The rebound effort in the futures market was driven by a similar mentality from Wednesday when knee-jerk reactions were assuaged by the understanding that the tough-sounding action is still just a proposal. Even so, China was quick to say that it would respond as appropriate to protect its interests.
The continued jawboning on trade matters remains a headwind for the market since it breeds uncertainty and second-guessing about the ability of companies to live up to this year's high earnings expectations.
The March employment report, meanwhile, was a mixed bag. It showed a surprisingly weak 103,000 gain in nonfarm payrolls and a sturdy 0.3% increase in average hourly earnings.
The latter left average hourly earnings up 2.7% year-over-year, which is a tick higher from February but still not as high as the 2.8% year-over-year growth rate seen in January. Mindful of that, the key takeaway from the report is that it was neither too hot nor too cold to provide a clear basis for the Federal Reserve to re-think its outlook for monetary policy.
The notable headlines from the Employment Situation Report are as follows:
- March nonfarm payrolls increased by 103,000 (Briefing.com consensus 175,000). Over the past three months, job gains have averaged 202,000 per month
- February nonfarm payrolls revised to 326,000 from 313,000
- January nonfarm payrolls revised to 320,000 from 239,000
- March private sector payrolls increased by 102,000 (Briefing.com consensus 180,000)

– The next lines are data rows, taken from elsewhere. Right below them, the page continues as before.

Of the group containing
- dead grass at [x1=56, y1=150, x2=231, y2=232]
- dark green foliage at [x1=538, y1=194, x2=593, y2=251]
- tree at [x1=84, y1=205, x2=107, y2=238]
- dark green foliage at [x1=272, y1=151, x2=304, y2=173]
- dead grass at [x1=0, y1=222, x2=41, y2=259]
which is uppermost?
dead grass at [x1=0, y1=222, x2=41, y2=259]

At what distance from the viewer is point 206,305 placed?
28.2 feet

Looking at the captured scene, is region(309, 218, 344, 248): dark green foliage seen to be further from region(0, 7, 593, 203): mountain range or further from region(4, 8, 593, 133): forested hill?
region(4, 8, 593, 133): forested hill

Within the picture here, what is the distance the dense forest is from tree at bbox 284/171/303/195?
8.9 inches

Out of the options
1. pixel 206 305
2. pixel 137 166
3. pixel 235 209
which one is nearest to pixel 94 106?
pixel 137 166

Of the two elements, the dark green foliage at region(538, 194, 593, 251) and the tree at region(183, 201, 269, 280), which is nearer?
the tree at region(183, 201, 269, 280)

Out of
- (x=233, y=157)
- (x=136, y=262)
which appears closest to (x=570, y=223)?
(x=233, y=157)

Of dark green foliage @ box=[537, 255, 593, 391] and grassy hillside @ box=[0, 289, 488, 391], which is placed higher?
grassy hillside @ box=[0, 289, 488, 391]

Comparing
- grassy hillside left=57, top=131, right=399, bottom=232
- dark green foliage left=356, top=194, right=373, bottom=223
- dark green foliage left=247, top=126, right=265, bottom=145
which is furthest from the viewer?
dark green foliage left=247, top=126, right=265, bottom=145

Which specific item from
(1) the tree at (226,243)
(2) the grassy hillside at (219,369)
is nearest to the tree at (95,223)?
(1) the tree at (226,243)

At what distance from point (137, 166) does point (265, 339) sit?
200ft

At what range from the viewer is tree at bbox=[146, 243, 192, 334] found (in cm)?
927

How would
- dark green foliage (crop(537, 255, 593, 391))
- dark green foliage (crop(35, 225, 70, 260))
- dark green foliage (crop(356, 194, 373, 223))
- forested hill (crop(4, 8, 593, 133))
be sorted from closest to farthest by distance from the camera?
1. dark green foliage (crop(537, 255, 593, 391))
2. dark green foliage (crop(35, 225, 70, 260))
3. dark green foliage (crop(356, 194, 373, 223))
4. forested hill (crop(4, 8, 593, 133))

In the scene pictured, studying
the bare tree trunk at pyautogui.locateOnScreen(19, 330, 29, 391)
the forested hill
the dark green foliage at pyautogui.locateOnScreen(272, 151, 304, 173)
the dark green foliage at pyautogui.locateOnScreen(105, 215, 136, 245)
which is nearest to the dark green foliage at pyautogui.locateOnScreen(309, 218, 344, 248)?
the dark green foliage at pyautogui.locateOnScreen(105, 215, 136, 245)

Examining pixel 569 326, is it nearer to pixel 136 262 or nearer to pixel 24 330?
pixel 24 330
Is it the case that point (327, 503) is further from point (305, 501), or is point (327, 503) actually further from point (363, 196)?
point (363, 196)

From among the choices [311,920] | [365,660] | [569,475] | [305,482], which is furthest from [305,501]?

- February private sector payrolls revised to 320,000 from 287,000
- January private sector payrolls revised to 188,000 from 238,000
- March unemployment rate was 4.1% (Briefing.com consensus 4.0%) versus 4.1% in February
- Persons unemployed for 27 weeks or more accounted for 20.3% of the unemployed versus 20.7% in February
- The U6 unemployment rate, which accounts for unemployed and underemployed workers, was 8.0, versus 8.2% in February
- March average hourly earnings were up 0.3% (Briefing.com consensus 0.2%), after increasing 0.1% in February
- Over the last 12 months, average hourly earnings have risen 2.7%, versus 2.6% for the 12 months ending in February
- The average workweek in March was 34.5 hours (Briefing.com consensus 34.5) versus 34.5 hours in February
- March manufacturing workweek was down 0.1 hours to 40.9 versus 41.0 hours in February
- Factory overtime decreased 0.1 hours to 3.6 hours
- The labor force participation rate was 62.9% in March, versus 63.0% in February
The S&P futures are currently down 20 points and are trading 0.7% below fair value. That leaves the S&P 500 on track for a lower start to the day. The Nasdaq 100 futures are down 56 points and the Dow Jones Industrial Average futures are down 204 points, so they will also head south at the sound of the opening bell.
Where things go after that is anyone's best guess in a market that has been increasingly volatile and psycho-analyzed to the nth degree.
A seat on the couch, then, may just be the best place right now for a lot of market participants.